Intrinsic OXPHOS limitations underlie cellular bioenergetics in leukemia

cs3000

Bioenergetic study showing luekemia although characterised by increased metabolism , its a dysfunctional response to less effective mitochondria ATP production (and even has elevated ATP consumption). and restoring proper oxidative phosphorylation / ETC activity / lowering the ATP consumption can help kill the cancer. Curcumin was used to block the ATP from being consumed
(also this highlights that increased mitochondrial biogenesis can indicate an adaptation to decreased effectiveness)
https://www.ncbi.nlm.nih.gov/pmc/articles/PMC8221809/

• Currently there is great interest in targeting mitochondrial oxidative phosphorylation (OXPHOS) in cancer. However, notwithstanding the targeting of mutant dehydrogenases, nearly all hopeful ‘mito-therapeutics’ cannot discriminate cancerous from non-cancerous OXPHOS and thus suffer from a limited therapeutic index. Using acute myeloid leukemia (AML) as a model, herein, we leveraged an in-house diagnostic biochemical workflow to identify ‘actionable’ bioenergetic vulnerabilities intrinsic to cancerous mitochondria.
  Consistent with prior reports, AML growth and proliferation was associated with a hyper-metabolic phenotype which included increases in basal and maximal respiration. However, despite having nearly 2-fold more mitochondria per cell, clonally expanding hematopoietic stem cells, leukemic blasts, as well as chemoresistant AML were all consistently hallmarked by intrinsic OXPHOS limitations.
  Remarkably, by performing experiments across a physiological span of ATP free energy, we provide direct evidence that leukemic mitochondria are particularly poised to consume ATP. Relevant to AML biology, acute restoration of oxidative ATP synthesis proved highly cytotoxic to leukemic blasts, suggesting that active OXPHOS repression supports aggressive disease dissemination in AML. Together, these findings argue against ATP being the primary output of leukemic mitochondria and provide proof-of-principle that restoring, rather than disrupting, OXPHOS may represent an untapped therapeutic avenue for combatting hematological malignancy and chemoresistance.

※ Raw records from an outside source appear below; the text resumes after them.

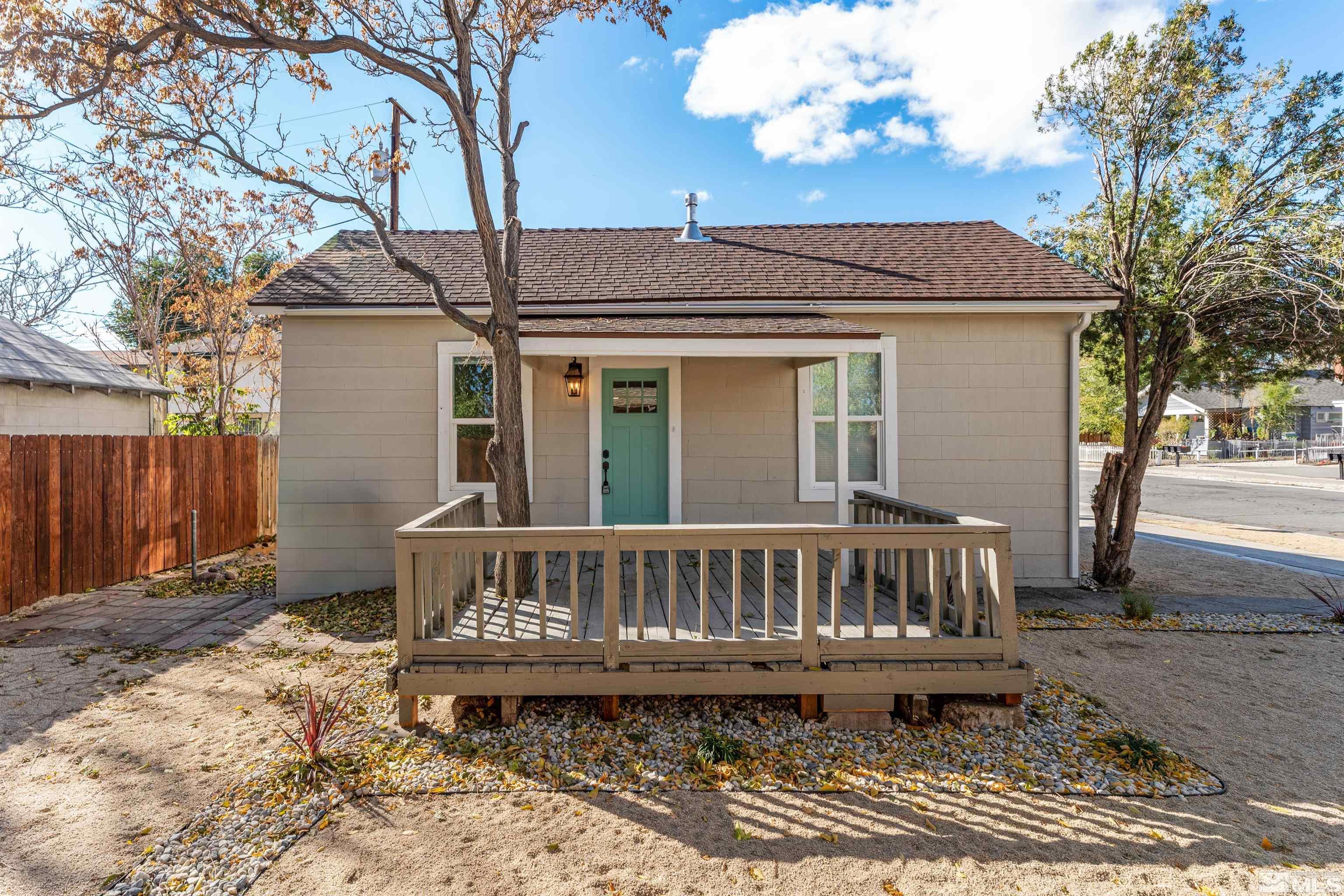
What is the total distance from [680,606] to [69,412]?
1132 cm

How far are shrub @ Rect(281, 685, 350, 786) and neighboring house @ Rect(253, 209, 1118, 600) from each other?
3.00m

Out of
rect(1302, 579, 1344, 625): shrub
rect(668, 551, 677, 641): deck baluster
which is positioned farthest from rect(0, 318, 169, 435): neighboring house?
rect(1302, 579, 1344, 625): shrub

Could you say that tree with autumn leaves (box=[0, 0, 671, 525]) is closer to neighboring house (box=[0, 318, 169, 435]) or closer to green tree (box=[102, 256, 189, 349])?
neighboring house (box=[0, 318, 169, 435])

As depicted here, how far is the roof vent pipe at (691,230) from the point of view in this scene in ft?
26.0

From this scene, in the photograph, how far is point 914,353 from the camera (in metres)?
6.40

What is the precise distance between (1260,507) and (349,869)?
19151mm

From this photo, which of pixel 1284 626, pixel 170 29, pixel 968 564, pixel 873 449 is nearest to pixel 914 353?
pixel 873 449

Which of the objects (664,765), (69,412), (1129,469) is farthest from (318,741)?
(69,412)

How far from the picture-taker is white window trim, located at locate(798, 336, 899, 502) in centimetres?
632

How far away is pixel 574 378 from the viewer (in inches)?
243

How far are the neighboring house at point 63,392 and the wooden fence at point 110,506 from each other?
230 centimetres

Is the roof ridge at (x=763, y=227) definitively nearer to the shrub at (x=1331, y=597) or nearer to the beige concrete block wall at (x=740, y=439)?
the beige concrete block wall at (x=740, y=439)

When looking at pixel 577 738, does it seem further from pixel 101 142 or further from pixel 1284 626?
pixel 1284 626

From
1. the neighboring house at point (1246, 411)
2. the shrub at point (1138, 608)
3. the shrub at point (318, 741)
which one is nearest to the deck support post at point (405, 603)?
the shrub at point (318, 741)
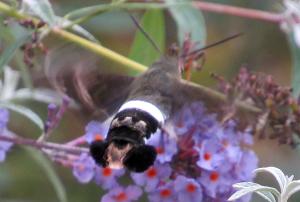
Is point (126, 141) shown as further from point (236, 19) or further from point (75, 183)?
point (236, 19)

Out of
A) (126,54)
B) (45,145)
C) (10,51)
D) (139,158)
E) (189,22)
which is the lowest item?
(139,158)

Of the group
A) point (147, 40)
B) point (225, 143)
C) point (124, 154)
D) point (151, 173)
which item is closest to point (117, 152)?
point (124, 154)

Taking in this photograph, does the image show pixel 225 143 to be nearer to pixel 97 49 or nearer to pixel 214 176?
pixel 214 176

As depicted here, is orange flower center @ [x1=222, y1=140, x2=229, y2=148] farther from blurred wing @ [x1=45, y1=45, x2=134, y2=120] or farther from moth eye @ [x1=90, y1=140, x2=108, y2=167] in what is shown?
moth eye @ [x1=90, y1=140, x2=108, y2=167]

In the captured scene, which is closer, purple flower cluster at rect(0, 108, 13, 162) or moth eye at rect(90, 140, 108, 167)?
moth eye at rect(90, 140, 108, 167)

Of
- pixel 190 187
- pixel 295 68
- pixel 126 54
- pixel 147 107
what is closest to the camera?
pixel 147 107

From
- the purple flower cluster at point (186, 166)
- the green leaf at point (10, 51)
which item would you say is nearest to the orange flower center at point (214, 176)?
the purple flower cluster at point (186, 166)

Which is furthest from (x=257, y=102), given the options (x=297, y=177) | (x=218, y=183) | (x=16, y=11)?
(x=297, y=177)

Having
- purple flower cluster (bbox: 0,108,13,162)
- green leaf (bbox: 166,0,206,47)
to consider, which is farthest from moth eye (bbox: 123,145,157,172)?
green leaf (bbox: 166,0,206,47)
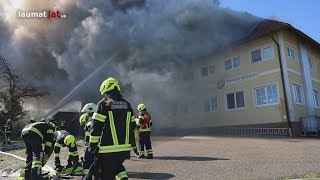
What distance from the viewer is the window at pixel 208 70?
2077 cm

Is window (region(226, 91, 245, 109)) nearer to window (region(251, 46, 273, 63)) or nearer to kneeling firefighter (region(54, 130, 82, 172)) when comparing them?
window (region(251, 46, 273, 63))

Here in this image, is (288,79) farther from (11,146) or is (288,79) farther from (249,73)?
(11,146)

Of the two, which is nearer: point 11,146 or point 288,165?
point 288,165

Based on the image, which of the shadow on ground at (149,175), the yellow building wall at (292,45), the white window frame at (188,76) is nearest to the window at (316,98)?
the yellow building wall at (292,45)

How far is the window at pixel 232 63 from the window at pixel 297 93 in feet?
11.2

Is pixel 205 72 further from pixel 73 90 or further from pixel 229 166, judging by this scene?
pixel 229 166

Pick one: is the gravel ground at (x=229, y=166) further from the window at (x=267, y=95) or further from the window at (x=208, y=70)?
the window at (x=208, y=70)

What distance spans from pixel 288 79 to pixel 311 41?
4.06 m

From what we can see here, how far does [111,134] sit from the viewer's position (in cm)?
402

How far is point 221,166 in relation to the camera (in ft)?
21.6

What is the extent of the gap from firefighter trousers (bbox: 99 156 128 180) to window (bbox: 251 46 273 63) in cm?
1526

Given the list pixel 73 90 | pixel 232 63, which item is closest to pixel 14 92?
pixel 73 90

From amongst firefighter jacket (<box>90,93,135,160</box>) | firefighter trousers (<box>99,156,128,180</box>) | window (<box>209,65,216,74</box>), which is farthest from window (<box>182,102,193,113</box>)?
firefighter trousers (<box>99,156,128,180</box>)

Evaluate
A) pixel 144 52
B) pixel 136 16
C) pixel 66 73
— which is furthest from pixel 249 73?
pixel 66 73
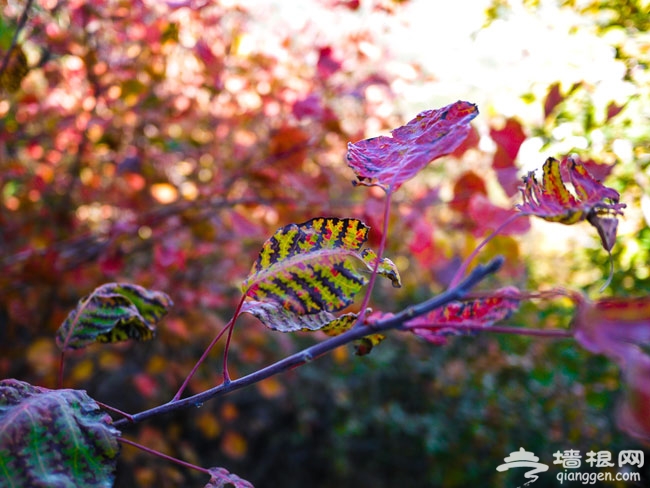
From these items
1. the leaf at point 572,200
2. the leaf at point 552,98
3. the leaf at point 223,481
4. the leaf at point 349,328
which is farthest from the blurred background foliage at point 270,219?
the leaf at point 223,481

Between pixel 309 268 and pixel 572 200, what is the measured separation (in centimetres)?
24

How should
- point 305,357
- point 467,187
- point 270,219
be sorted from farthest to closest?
1. point 270,219
2. point 467,187
3. point 305,357

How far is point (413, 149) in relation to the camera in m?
0.49

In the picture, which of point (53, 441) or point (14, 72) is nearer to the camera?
point (53, 441)

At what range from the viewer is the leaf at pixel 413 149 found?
0.48 metres

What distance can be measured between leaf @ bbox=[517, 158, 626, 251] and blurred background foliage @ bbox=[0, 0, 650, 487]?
0.34m

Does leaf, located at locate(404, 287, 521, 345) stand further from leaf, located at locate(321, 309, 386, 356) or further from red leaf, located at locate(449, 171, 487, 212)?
red leaf, located at locate(449, 171, 487, 212)

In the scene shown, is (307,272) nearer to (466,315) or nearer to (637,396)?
(466,315)

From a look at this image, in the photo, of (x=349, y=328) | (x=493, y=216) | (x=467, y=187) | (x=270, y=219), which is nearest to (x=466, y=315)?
(x=349, y=328)

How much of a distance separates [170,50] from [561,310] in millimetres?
1696

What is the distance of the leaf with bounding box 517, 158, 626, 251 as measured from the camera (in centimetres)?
46

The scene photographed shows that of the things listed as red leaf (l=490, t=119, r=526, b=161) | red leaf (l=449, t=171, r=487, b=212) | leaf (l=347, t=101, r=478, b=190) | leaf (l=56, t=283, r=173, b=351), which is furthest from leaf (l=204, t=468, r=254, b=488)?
red leaf (l=449, t=171, r=487, b=212)

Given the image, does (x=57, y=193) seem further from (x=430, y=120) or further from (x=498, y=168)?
(x=430, y=120)

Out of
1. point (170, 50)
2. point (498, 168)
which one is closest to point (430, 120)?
point (498, 168)
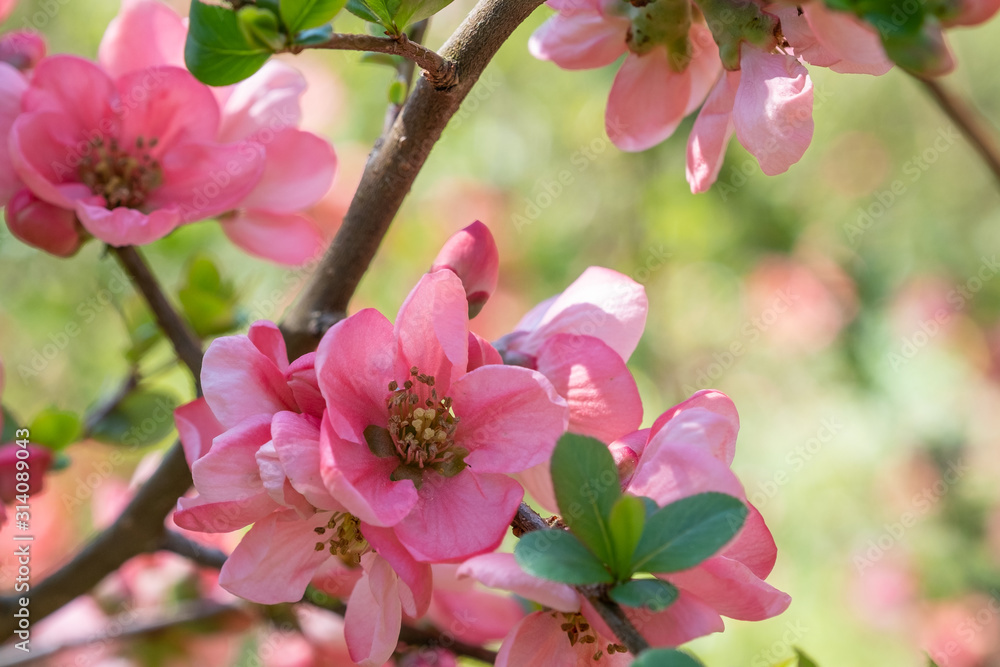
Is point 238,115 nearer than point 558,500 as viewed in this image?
No

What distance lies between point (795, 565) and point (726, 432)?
222cm

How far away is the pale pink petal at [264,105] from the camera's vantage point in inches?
24.5

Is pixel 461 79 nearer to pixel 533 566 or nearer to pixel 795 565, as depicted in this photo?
pixel 533 566

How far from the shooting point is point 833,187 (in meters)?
2.50

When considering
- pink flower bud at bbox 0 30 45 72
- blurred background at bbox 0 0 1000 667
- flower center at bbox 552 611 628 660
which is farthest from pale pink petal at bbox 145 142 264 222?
blurred background at bbox 0 0 1000 667

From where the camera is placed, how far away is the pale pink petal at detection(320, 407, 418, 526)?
0.36 metres

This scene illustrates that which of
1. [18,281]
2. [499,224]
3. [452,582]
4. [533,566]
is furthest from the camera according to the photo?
[499,224]

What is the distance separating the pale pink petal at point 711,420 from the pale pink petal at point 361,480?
0.14 meters

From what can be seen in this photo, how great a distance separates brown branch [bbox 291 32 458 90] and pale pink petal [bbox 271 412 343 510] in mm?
171

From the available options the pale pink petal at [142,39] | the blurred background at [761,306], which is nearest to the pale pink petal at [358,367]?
the pale pink petal at [142,39]

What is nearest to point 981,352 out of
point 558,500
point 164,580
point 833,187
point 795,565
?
point 833,187

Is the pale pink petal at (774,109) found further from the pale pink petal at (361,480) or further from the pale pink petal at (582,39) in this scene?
the pale pink petal at (361,480)

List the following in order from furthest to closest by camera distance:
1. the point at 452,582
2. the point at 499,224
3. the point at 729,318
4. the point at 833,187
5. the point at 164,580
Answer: the point at 833,187 → the point at 729,318 → the point at 499,224 → the point at 164,580 → the point at 452,582

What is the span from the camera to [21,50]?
2.10ft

experimental rationale for targeting OXPHOS in leukemia is largely based on the assumption that heightened respiration is representative of the cancerous mitochondrial network’s attempt to accommodate an increased ATP demand (i.e. increased ‘OXPHOS reliance’). However, identical increases in mitochondrial respiration can derive from any number of physiological stimuli, ranging from increased demand for ATP resynthesis to decreased OXPHOS efficiency. Distinguishing between these potential outcomes is critical, as such insight likely demarcates targeted drug efficacy from undesirable systemic toxicity. For example, it is currently unclear how targeting increased ‘OXPHOS reliance’ in leukemia can specifically disrupt leukemic oxidative metabolism without impacting OXPHOS in other highly metabolic organs (e.g. brain, heart, muscle).

Given that acute restoration of OXPHOS kinetics in AML proved highly cytotoxic to leukemic blasts, the present findings provide proof-of-principle that interventions designed to restore, rather than disrupt, OXPHOS may impart therapeutic efficacy across various hematological malignancies..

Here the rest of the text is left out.